So that was interesting.
Any of you who have read Searching for Malumba closely have no doubt noted the dedications page. If you haven’t, feel free to click on that link right there and check out the “Look Inside” feature and you can go see it for yourself right now.
Then buy the book.
Ahem. Anyway. SfM is dedicated generally to all the teachers I have known and/or worked with in my life, and specifically to about a dozen or so who have been my teachers, ranging from my second grade teacher to graduate school.
One of those professors is Bill Ayers. Yes, that Bill Ayers. Y’know, the guy who gave DeRay McKesson the idea to wear a vest everywhere he goes.
This week, I got in touch with Bill and another former professor and asked them both if they would be interested in me sending them copies of Malumba, seeing as how they’re mentioned in it and all. Both were incredibly gracious about it and managed to actually seem excited about me sending them some of my nonsense through the mail. Now, Bill still lives in Chicago. The other professor is on sabbatical in Rome right now, but actually works at the Catholic Theological Union, so both packages were going to the same ZIP code.
I have mailed dozens of books from my local post office, and my PO box is there, too. This means that the employees recognize me and that, furthermore, I’m always mailing the same thing— a book or two in the same damn kind of padded envelope I used last time, book rate, and yes I want a tracking number because I send people the tracking numbers.
I have never been hugely fond of the woman who took care of me today. She always seems to be in a bad mood and has the type of pinched. harried look about her that brings to mind the old adage about having the face you’ve earned once you turn fifty.
I hand her my (identical) packages. “Book rate,” I say. The one on top is Bill’s.
She takes a long look at Bill’s, frowns rather conspicuously, and says something that no post office employee has ever said to me when trying to mail a book. And, again, I’ve been in there dozens of times in the last couple of years.
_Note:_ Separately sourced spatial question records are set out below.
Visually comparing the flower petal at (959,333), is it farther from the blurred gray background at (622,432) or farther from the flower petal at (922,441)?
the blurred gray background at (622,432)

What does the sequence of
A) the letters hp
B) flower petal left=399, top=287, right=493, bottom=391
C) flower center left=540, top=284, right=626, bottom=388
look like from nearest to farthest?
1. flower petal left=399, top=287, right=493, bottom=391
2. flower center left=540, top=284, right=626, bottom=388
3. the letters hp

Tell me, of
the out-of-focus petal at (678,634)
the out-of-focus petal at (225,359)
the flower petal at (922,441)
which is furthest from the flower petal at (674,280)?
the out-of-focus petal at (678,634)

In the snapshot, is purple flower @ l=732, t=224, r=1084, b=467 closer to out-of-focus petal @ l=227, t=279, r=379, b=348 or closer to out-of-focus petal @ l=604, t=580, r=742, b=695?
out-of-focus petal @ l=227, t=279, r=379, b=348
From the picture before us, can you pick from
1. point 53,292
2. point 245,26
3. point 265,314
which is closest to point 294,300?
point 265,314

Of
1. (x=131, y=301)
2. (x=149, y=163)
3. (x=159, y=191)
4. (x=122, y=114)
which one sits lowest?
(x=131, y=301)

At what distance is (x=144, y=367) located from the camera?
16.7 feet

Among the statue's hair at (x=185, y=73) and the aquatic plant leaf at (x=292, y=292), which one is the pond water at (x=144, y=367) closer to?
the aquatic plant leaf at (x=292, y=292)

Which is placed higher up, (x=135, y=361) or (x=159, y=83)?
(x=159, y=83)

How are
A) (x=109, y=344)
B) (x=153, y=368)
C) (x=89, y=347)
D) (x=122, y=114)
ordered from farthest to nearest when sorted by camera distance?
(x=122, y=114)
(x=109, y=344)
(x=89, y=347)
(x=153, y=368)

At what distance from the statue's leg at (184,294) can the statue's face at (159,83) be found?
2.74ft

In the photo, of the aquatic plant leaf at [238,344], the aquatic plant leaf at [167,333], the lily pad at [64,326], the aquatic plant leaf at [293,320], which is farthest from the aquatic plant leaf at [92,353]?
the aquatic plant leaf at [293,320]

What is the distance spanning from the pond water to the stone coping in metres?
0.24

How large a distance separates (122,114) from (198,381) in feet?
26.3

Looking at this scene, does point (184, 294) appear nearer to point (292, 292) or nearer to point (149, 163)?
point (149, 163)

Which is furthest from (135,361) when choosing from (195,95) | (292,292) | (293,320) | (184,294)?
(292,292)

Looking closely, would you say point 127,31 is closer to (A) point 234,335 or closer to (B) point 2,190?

“You understand that any postal employee may open and inspect any book rate package at any time and for any reason, yes?” She stamps the package with something, then looks at the other one, hesitates for several seconds, and stamps it anyway, which seems to indicate that she didn’t have to stamp it.
I keep my face neutral, neither laughing at her nonsense nor arguing with her. Just said yes. You just better package that shit up correctly when you’re done with it.
She takes care of business, carefully putting the book off to the side (note that this isn’t suspicious; she put it where they always put my books when I mail them) and then suddenly remembers that the second package is there too. Stares at that one for a second.
“Are you sure that this address doesn’t need an apartment number?”
What the fuck, lady. Just mail my shit, okay?
“It’s the Catholic Theological Union,” I say. “No.”
I leave out that the professor I’m mailing it to is the CTU’s professor of Islamic Studies. Because I think I’ve had enough shade thrown at me today.